The text is lyrical and has a rhythm to it like the rocking of a boat. Nina observes lolo’s fluid and swift movements “hand over hand ” and “fish after fish.” Children will enjoy the repeating this refrain with Nina throughout the story. Renné Benoit’s illustrations are soft and soothing watercolors that contribute to the mood of the story and show the joy of Nina’s journey .

Resources: This is a perfect classroom discussion book for all young children. Use Hand Over Hand to start a conversation about how girls and boys see each other. Can girls put worms on hooks, become scientists, or drive a truck? Can boys tap dance, babysit, or become a nurse?  The story takes place in another country. Do they think there may be more gender stereotypes for children living in another country like the Philippines?

Alma Fullerton is the award-winning author of the picture books A Good Trade, Community Soup and In a Cloud of Dust, When the Rain Comes. Visit Fullerton at her website.

Every Friday, authors and KidLit bloggers post a favorite picture book. To see a complete listing of all the Perfect Picture Books (PPB) with resources, please visit author Susanna Leonard Hill’s Perfect Picture Books.

About Patricia Tiltonhttps://childrensbooksheal.wordpress.comI want "Children's Books Heal" to be a resource for parents, grandparents, teachers and school counselors. My goal is to share books on a wide range of topics that have a healing impact on children who are facing challenges in their lives. If you are looking for good books on grief, autism, visual and hearing impairments, special needs, diversity, bullying, military families and social justice issues, you've come to the right place. I also share books that encourage art, imagination and creativity. I am always searching for those special gems to share with you. If you have a suggestion, please let me know.

21 thoughts on “Hand Over Hand by Alma Fullerton

  1. What a lovely choice for Father’s Day weekend! I love intergenerational stories & am so happy to learn of one that includes girl power, breaking gender roles & is multicultural. Thank you for a wonderful review.


  2. I love all the examples you share with us of the text. the language sounds really beautiful. Definitely a story to spark great discussions in the class room.

■ ■ ■ ■ ■ ■ ■

In the book review, what kind of art are Renné Benoit's illustrations described as?

**Data excerpt**
■ ■ ■ ■ ■ ■ ■

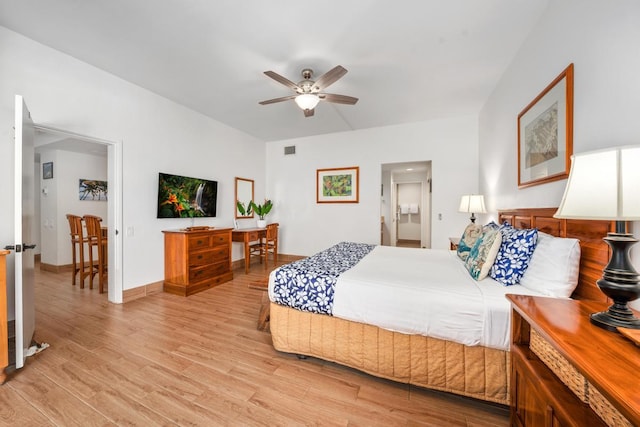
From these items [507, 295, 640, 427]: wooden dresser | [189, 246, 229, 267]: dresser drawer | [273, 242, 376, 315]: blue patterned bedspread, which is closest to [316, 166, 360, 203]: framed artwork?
[189, 246, 229, 267]: dresser drawer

■ ■ ■ ■ ■ ■ ■

**Written solution**
Soft and soothing watercolors.